Document passage:
Doppelganger Experiment author Margaret Millmore talks about her inspiration, her approach to writing and her plans for the future.
Why do you write? Is it something you’ve always done, or always wanted to do? Or is it something that you started fairly recently?
I’ve always made up stories in my head, but I never had the time to write them down. A few years ago the opportunity came up for me to write full time and I jumped at it. I’ve been going full steam since then.
Tell me a little about your book Doppelganger Experiment.
After more than four weeks in a coma, Jane woke up to find several things wrong; she didn’t remember the last three years, she was married to a man she didn’t know, and frightening dreams were infiltrating her sleep. But were they dreams or memories? As she struggles to recapture a life she doesn’t remember she discovers clues that lead to flashes of memories and the discovery of horrific experiments that end in murder… and something worse than murder. A psychological thriller based in San Francisco.
Are there any authors who inspire you?

Records:
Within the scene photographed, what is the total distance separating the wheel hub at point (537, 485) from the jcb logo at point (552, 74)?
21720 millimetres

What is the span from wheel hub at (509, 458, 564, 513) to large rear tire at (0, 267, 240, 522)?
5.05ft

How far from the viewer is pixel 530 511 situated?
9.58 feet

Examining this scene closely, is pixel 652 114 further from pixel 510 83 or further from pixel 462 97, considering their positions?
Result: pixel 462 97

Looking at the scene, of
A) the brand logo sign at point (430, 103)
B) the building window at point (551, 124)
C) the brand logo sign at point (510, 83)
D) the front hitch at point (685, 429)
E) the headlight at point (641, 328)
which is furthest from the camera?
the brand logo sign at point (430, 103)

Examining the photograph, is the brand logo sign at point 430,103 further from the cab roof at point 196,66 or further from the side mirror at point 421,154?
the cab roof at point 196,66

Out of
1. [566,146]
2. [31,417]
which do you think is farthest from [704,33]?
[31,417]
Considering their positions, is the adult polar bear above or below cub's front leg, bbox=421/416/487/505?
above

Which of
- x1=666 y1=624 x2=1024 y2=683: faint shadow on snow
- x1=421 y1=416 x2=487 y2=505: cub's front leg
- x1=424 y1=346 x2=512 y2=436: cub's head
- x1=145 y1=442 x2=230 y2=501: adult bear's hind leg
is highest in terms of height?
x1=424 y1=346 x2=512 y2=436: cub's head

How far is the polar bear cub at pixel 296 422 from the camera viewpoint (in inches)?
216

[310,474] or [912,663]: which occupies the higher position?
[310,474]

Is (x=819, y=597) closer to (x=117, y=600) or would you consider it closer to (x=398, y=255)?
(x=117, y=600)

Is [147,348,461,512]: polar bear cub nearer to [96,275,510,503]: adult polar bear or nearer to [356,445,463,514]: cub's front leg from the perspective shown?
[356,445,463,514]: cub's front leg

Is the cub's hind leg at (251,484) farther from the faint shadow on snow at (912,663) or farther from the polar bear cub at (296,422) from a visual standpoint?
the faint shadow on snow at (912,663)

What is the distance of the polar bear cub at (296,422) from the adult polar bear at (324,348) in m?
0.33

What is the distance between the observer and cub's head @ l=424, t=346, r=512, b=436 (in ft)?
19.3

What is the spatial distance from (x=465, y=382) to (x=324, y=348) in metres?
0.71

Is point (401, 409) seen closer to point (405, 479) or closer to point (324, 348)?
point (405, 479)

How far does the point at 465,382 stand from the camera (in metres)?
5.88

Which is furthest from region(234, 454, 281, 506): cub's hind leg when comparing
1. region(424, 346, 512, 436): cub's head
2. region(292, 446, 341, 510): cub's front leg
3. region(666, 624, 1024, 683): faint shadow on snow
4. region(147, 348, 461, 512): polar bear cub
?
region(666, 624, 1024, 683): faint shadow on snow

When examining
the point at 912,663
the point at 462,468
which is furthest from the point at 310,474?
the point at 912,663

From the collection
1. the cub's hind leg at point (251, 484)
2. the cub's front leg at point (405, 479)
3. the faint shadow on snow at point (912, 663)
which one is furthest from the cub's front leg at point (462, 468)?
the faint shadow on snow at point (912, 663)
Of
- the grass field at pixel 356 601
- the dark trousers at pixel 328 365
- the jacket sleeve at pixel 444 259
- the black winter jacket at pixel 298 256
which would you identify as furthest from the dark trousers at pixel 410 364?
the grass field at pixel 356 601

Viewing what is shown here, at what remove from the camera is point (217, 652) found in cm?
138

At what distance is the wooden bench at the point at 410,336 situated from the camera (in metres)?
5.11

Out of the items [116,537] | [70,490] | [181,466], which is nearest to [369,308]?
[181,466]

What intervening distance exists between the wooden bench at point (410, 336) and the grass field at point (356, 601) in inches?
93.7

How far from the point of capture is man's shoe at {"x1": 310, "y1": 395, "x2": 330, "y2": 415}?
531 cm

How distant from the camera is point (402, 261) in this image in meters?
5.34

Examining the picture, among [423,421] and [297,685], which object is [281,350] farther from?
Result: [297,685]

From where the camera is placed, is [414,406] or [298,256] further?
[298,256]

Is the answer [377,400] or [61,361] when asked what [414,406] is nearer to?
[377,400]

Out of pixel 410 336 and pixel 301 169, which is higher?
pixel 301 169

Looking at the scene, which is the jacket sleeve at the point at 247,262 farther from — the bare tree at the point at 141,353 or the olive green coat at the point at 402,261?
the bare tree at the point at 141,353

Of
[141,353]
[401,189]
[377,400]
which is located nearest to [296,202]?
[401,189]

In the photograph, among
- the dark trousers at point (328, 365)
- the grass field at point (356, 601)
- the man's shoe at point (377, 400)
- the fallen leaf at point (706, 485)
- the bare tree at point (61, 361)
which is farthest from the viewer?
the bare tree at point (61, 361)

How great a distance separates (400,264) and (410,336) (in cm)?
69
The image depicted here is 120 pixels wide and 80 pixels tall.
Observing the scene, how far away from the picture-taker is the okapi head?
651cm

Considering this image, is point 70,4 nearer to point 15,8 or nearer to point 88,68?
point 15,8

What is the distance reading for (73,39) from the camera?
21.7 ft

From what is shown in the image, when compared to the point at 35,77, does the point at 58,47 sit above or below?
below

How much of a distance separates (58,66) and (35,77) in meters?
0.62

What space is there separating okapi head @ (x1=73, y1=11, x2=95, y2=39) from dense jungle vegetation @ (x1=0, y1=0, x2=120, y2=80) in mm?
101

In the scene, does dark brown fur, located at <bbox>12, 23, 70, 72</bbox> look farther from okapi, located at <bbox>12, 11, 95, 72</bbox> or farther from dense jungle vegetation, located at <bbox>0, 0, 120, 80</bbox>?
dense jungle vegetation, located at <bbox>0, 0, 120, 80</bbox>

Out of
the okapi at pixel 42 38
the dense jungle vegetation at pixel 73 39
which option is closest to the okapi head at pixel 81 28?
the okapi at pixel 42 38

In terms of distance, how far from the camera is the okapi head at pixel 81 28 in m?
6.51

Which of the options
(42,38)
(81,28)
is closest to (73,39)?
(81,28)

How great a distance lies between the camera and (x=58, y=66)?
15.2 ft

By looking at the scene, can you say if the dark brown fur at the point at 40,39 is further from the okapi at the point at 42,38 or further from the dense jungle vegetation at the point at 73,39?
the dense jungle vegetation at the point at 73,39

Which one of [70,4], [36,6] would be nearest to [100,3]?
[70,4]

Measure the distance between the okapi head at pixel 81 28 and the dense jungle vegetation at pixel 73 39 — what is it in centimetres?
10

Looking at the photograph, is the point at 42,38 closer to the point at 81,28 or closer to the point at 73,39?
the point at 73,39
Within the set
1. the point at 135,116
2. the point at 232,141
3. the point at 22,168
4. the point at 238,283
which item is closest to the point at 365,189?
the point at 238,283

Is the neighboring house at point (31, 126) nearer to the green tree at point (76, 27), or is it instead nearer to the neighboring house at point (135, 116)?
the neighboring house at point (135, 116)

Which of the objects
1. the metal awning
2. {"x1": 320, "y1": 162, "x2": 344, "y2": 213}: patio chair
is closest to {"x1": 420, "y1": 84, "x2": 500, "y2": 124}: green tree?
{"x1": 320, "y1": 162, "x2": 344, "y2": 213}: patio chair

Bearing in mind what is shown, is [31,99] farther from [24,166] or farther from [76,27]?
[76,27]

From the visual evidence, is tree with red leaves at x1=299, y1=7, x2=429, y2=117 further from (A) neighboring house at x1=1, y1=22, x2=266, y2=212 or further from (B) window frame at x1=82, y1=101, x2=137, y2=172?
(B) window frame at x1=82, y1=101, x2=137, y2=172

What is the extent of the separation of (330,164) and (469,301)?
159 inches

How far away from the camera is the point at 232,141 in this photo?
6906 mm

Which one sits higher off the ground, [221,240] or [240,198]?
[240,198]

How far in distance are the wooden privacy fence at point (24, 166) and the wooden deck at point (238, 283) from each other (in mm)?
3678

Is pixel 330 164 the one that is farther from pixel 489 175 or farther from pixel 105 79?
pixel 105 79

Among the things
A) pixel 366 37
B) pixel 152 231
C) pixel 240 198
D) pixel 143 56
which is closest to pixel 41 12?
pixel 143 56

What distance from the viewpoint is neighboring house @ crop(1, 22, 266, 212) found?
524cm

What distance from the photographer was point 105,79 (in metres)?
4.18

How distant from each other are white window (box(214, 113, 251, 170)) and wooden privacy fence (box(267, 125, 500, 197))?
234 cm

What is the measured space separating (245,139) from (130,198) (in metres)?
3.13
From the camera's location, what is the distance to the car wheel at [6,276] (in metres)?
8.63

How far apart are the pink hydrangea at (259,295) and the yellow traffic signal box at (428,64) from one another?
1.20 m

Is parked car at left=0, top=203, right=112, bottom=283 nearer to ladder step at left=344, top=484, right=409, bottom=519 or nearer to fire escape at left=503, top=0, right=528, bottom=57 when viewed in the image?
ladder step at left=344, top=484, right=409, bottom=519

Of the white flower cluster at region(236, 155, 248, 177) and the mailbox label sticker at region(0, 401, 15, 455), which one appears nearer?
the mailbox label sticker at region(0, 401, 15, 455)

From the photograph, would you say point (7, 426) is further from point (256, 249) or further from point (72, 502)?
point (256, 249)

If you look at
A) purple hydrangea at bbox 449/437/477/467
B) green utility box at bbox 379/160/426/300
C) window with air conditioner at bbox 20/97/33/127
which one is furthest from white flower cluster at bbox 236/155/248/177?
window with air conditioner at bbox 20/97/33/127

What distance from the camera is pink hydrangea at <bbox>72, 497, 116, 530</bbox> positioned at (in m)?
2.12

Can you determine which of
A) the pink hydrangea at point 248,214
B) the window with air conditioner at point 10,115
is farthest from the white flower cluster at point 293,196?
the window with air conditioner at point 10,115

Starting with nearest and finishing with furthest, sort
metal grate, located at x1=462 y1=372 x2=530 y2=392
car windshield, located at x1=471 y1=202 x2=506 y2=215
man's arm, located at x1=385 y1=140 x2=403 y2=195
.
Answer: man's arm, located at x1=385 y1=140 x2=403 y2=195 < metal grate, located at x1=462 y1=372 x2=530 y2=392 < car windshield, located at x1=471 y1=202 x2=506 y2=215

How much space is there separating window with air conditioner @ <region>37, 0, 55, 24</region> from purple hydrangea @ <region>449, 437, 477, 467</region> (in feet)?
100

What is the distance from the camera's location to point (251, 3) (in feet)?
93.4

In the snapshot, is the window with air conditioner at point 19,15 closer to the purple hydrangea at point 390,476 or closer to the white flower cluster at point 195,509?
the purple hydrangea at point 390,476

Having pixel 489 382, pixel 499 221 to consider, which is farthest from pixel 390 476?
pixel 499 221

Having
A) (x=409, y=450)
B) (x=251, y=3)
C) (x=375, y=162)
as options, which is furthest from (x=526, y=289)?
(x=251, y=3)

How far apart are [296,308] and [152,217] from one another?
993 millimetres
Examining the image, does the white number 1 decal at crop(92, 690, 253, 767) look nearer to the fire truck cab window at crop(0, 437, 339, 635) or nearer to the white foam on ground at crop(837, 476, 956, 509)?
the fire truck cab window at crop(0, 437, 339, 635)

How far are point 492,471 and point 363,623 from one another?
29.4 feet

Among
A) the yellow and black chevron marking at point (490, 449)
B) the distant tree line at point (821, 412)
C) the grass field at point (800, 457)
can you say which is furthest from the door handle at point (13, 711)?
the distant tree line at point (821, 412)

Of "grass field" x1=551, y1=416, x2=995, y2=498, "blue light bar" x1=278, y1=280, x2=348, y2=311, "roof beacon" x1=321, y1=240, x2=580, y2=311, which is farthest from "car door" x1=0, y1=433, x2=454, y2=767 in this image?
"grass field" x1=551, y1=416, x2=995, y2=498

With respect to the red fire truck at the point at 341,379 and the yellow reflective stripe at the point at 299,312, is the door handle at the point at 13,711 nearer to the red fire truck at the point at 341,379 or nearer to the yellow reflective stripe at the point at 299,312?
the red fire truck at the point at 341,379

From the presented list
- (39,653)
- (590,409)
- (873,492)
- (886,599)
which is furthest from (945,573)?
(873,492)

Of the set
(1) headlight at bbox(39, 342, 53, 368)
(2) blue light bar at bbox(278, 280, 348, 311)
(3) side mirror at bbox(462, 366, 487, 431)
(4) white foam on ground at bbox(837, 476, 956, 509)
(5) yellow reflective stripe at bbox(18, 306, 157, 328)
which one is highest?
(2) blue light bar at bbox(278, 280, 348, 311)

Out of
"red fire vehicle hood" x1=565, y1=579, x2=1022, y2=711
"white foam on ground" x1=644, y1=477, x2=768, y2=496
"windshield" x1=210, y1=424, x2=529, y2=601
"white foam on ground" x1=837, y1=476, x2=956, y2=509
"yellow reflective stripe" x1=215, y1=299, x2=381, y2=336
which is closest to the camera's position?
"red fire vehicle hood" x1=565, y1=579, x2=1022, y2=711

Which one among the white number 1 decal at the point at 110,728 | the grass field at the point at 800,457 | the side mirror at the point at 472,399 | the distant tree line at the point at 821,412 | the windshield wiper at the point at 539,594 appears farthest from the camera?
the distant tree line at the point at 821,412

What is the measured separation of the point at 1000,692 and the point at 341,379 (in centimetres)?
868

Short problem A:
In the interview, edit the passage from "After more than" up to and including "in San Francisco." by replacing "San Francisco" with "Los Angeles".
Short problem B:
Answer these questions using the interview:
(i) What opportunity came up for the author a few years ago?
(ii) How long was Jane in a coma?
(iii) In which city is the psychological thriller based?

Full solution A:
After more than four weeks in a coma, Jane woke up to find several things wrong; she didn’t remember the last three years, she was married to a man she didn’t know, and frightening dreams were infiltrating her sleep. But were they dreams or memories? As she struggles to recapture a life she doesn’t remember she discovers clues that lead to flashes of memories and the discovery of horrific experiments that end in murder… and something worse than murder. A psychological thriller based in Los Angeles.

Full solution B:
(i) The opportunity to write full time.
(ii) More than four weeks.
(iii) San Francisco.